• [The problem]:
Word for word, print all of the entries below.
◇ ◇ ◇ ◇ ◇ ◇ ◇
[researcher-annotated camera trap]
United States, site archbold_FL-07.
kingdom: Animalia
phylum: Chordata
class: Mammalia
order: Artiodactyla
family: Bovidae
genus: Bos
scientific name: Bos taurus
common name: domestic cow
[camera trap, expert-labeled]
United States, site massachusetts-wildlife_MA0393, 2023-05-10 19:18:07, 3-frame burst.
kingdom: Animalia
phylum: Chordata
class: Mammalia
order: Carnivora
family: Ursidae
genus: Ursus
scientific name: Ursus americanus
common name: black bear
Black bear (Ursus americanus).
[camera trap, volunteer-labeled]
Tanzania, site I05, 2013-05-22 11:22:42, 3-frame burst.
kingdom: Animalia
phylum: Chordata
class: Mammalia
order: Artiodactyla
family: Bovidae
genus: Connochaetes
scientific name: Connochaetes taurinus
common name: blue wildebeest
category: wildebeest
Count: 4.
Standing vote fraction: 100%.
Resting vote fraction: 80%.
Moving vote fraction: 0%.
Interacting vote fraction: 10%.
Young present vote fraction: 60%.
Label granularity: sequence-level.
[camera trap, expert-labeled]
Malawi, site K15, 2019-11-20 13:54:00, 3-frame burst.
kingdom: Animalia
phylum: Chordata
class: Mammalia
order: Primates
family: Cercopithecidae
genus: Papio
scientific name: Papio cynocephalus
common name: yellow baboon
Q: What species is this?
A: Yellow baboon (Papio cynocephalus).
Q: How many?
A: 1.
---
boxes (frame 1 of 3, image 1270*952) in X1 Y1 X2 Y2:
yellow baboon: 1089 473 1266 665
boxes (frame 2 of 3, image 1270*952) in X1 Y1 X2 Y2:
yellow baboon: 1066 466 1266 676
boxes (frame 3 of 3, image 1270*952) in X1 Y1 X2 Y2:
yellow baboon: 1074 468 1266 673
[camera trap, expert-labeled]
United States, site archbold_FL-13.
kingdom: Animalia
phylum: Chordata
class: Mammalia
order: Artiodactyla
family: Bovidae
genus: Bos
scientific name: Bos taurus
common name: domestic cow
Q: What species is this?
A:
◇ ◇ ◇ ◇ ◇ ◇ ◇
• [Written response]:
[researcher-annotated camera trap]
United States, site archbold_FL-07.
kingdom: Animalia
phylum: Chordata
class: Mammalia
order: Artiodactyla
family: Bovidae
genus: Bos
scientific name: Bos taurus
common name: domestic cow
[camera trap, expert-labeled]
United States, site massachusetts-wildlife_MA0393, 2023-05-10 19:18:07, 3-frame burst.
kingdom: Animalia
phylum: Chordata
class: Mammalia
order: Carnivora
family: Ursidae
genus: Ursus
scientific name: Ursus americanus
common name: black bear
Black bear (Ursus americanus).
[camera trap, volunteer-labeled]
Tanzania, site I05, 2013-05-22 11:22:42, 3-frame burst.
kingdom: Animalia
phylum: Chordata
class: Mammalia
order: Artiodactyla
family: Bovidae
genus: Connochaetes
scientific name: Connochaetes taurinus
common name: blue wildebeest
category: wildebeest
Count: 4.
Standing vote fraction: 100%.
Resting vote fraction: 80%.
Moving vote fraction: 0%.
Interacting vote fraction: 10%.
Young present vote fraction: 60%.
Label granularity: sequence-level.
[camera trap, expert-labeled]
Malawi, site K15, 2019-11-20 13:54:00, 3-frame burst.
kingdom: Animalia
phylum: Chordata
class: Mammalia
order: Primates
family: Cercopithecidae
genus: Papio
scientific name: Papio cynocephalus
common name: yellow baboon
Q: What species is this?
A: Yellow baboon (Papio cynocephalus).
Q: How many?
A: 1.
---
boxes (frame 1 of 3, image 1270*952) in X1 Y1 X2 Y2:
yellow baboon: 1089 473 1266 665
boxes (frame 2 of 3, image 1270*952) in X1 Y1 X2 Y2:
yellow baboon: 1066 466 1266 676
boxes (frame 3 of 3, image 1270*952) in X1 Y1 X2 Y2:
yellow baboon: 1074 468 1266 673
[camera trap, expert-labeled]
United States, site archbold_FL-13.
kingdom: Animalia
phylum: Chordata
class: Mammalia
order: Artiodactyla
family: Bovidae
genus: Bos
scientific name: Bos taurus
common name: domestic cow
Q: What species is this?
A:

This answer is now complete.